Immune Checkpoints Image

The immune system is all about communication. For an immune cell – a foot soldier in the body's effort to protect itself against enemy invaders – to be activated, two signals need to be made. Signal 1 is controlled by the T cell, a white blood cell, that recognizes a tumor-specific protein, called an antigen, through its receptor. Think of Radar O'Reilly in MASH, listening to his headset and hearing something suspicious. Signal 2 comes from B7 molecules. Here's where the communication gets scrambled: In tumors, T cells often pick up a "checkpoint" molecule called CTLA-4, which sticks to B7 molecules like glue. This is bad, because it effectively hijacks Signal 2 – blocking the communication back to the foot soldier – and the T cell never gets the signal to "go fight the bad guy." A second and maybe even more important checkpoint is controlled by the interaction between PD-L1 on the tumor cell and PD-1 on the T cell.

The world of immunotherapy involves a lot of alphabet soup-sounding names. For example, the most important checkpoint pathway is controlled by two molecules that act on two different kinds of cells. The initials "PD" stand for "Programmed Death." PD-L1 is made by tumor cells, and PD-1 is on the corresponding immune cells called T cells. "When tumors are under attack, they crank up the production of PD-L1," says Drake, and this is a bad thing. "PD-L1 protects the tumor cells by binding to PD-1 on those invading white blood cells called T cells — effectively turning them off." Imagine a smoke alarm going off, and the home security system calls the fire department and says, "Don't worry, it's just a false alarm," so the house keeps on burning.

But scientists have figured out how to break this cycle — in other words, to call the fire department back and say, "Hurry up!
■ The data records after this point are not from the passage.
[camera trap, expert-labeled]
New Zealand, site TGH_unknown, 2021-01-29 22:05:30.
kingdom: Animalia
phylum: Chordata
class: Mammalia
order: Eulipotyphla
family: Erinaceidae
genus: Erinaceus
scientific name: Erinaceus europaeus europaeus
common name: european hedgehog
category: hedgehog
We need you!"

Drake is excited about blocking another immune checkpoint that targets the molecule CTLA-4. Interestingly, blocking both of these checkpoints, CTLA-4 and PD-1, "leads to a higher response rate than blocking either one alone," notes Drake, and a Johns Hopkins team led by Emmanuel Antonarakis and Drake is planning a trial of dual-checkpoint blockade in men with advanced prostate cancer that expresses a mutated androgen receptor called ARV7 which makes them particularly resistant to androgen-targeting therapies.

Note: Not all men express AR-V7; there is a brand-new blood test, only available at Johns Hopkins, that can tell whether you are in this group.